> [Task to complete]
Please give the entries below again exactly, omitting every picture.

> [Material to process]
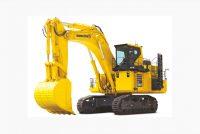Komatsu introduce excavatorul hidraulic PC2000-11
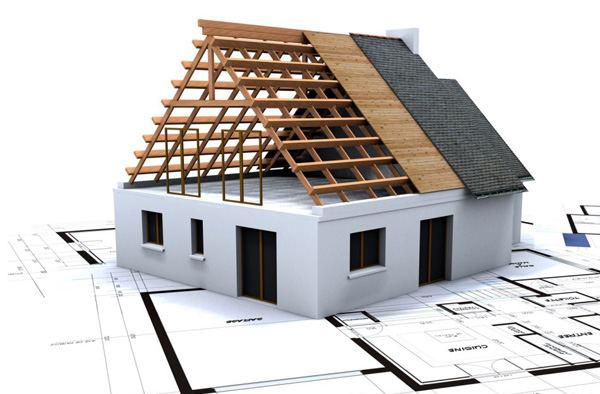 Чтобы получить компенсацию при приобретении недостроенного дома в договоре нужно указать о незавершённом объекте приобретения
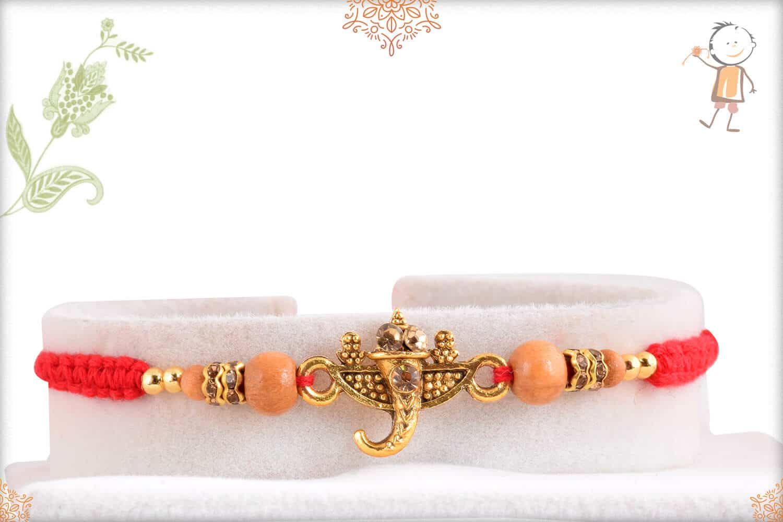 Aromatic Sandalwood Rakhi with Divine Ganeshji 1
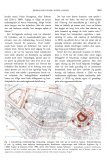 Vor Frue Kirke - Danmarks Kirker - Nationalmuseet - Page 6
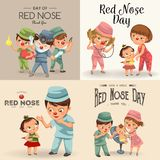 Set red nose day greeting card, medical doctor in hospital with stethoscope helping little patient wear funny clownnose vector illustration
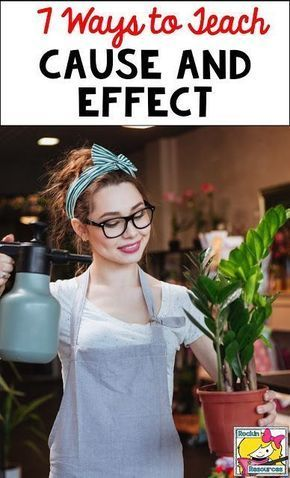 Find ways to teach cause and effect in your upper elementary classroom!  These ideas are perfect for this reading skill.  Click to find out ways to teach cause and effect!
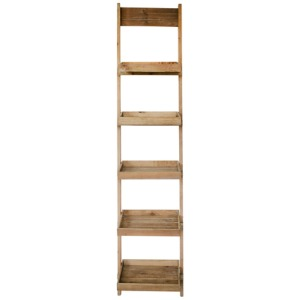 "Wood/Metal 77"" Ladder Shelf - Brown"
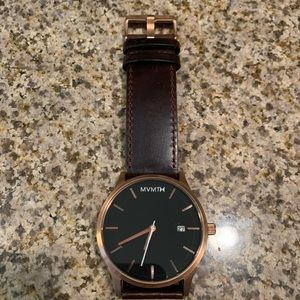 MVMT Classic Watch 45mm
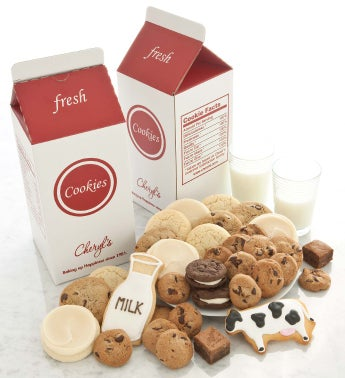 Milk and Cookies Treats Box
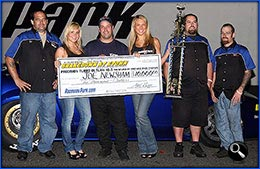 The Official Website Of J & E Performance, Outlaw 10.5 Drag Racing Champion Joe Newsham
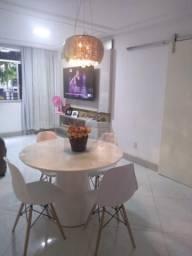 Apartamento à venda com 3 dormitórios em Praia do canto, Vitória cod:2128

> [Exercise output]
Komatsu introduce excavatorul hidraulic PC2000-11
 Чтобы получить компенсацию при приобретении недостроенного дома в договоре нужно указать о незавершённом объекте приобретения
 Aromatic Sandalwood Rakhi with Divine Ganeshji 1
 Vor Frue Kirke - Danmarks Kirker - Nationalmuseet - Page 6
 Set red nose day greeting card, medical doctor in hospital with stethoscope helping little patient wear funny clownnose vector illustration
 Find ways to teach cause and effect in your upper elementary classroom!  These ideas are perfect for this reading skill.  Click to find out ways to teach cause and effect!
 "Wood/Metal 77"" Ladder Shelf - Brown"
 MVMT Classic Watch 45mm
 Milk and Cookies Treats Box
 The Official Website Of J & E Performance, Outlaw 10.5 Drag Racing Champion Joe Newsham
 Apartamento à venda com 3 dormitórios em Praia do canto, Vitória cod:2128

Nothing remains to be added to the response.